#### Prompt:
Only the lines from the start of the data through the line with "Феновете на Световното" belong in the copy. Restate them word for word, minus the pictures.

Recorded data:
%%

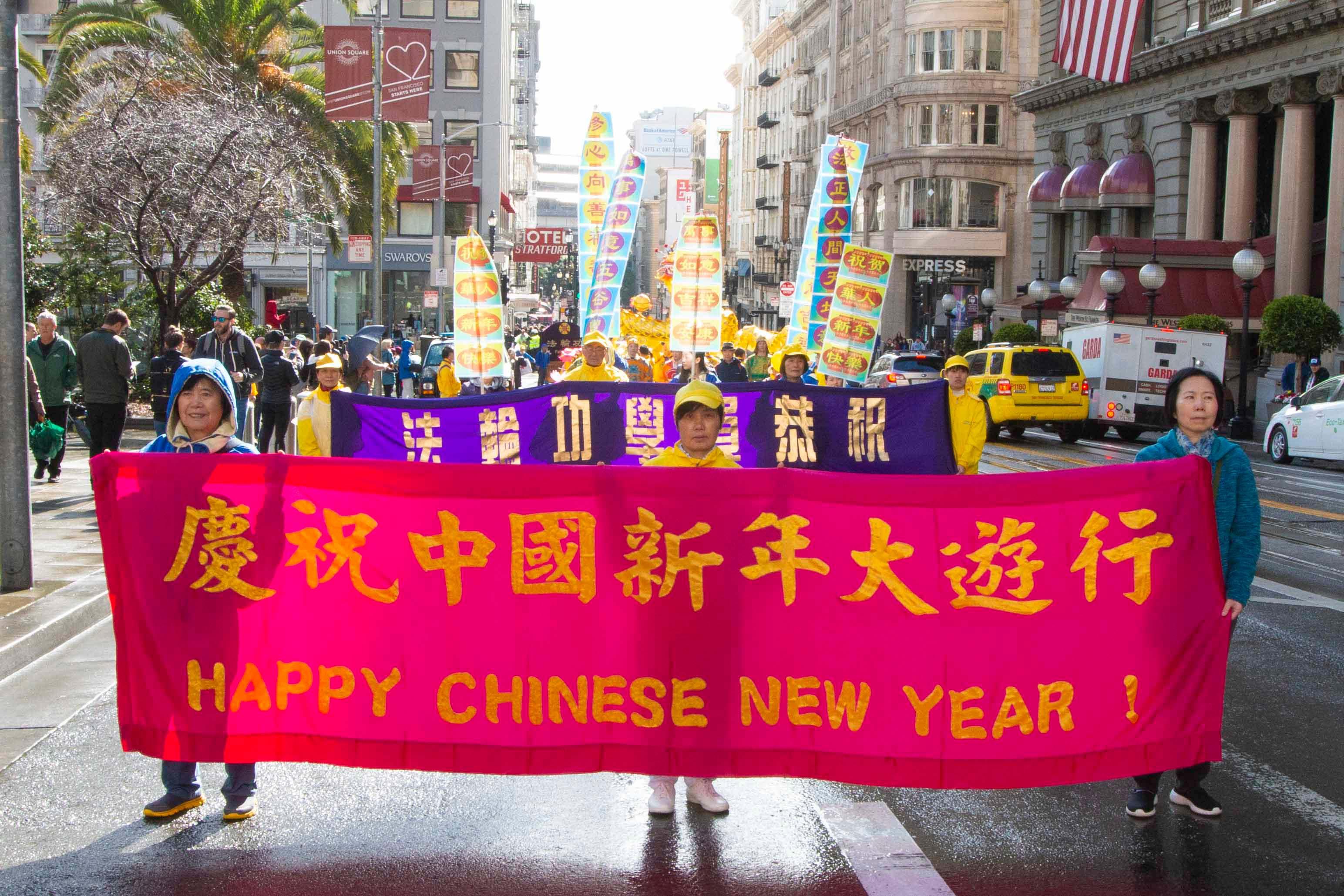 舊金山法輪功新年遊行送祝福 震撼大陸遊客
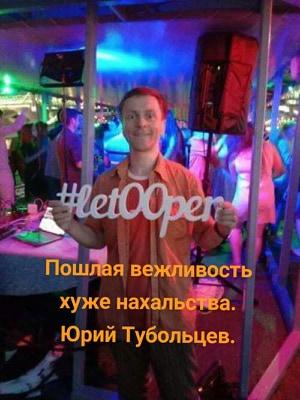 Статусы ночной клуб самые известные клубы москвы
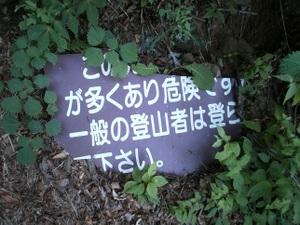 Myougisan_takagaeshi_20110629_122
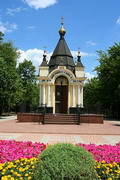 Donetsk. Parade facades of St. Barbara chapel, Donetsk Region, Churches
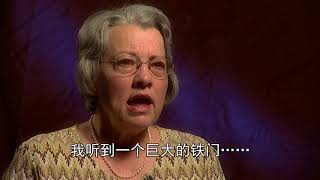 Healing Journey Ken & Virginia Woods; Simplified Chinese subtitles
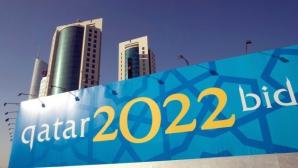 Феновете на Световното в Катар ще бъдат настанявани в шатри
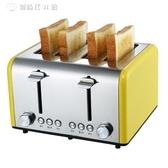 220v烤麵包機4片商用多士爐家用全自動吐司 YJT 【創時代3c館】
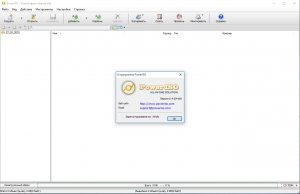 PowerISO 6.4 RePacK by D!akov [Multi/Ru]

%%

#### Solution to this task:
 舊金山法輪功新年遊行送祝福 震撼大陸遊客
 Статусы ночной клуб самые известные клубы москвы
 Myougisan_takagaeshi_20110629_122
 Donetsk. Parade facades of St. Barbara chapel, Donetsk Region, Churches
 Healing Journey Ken & Virginia Woods; Simplified Chinese subtitles
 Феновете на Световното в Катар ще бъдат настанявани в шатри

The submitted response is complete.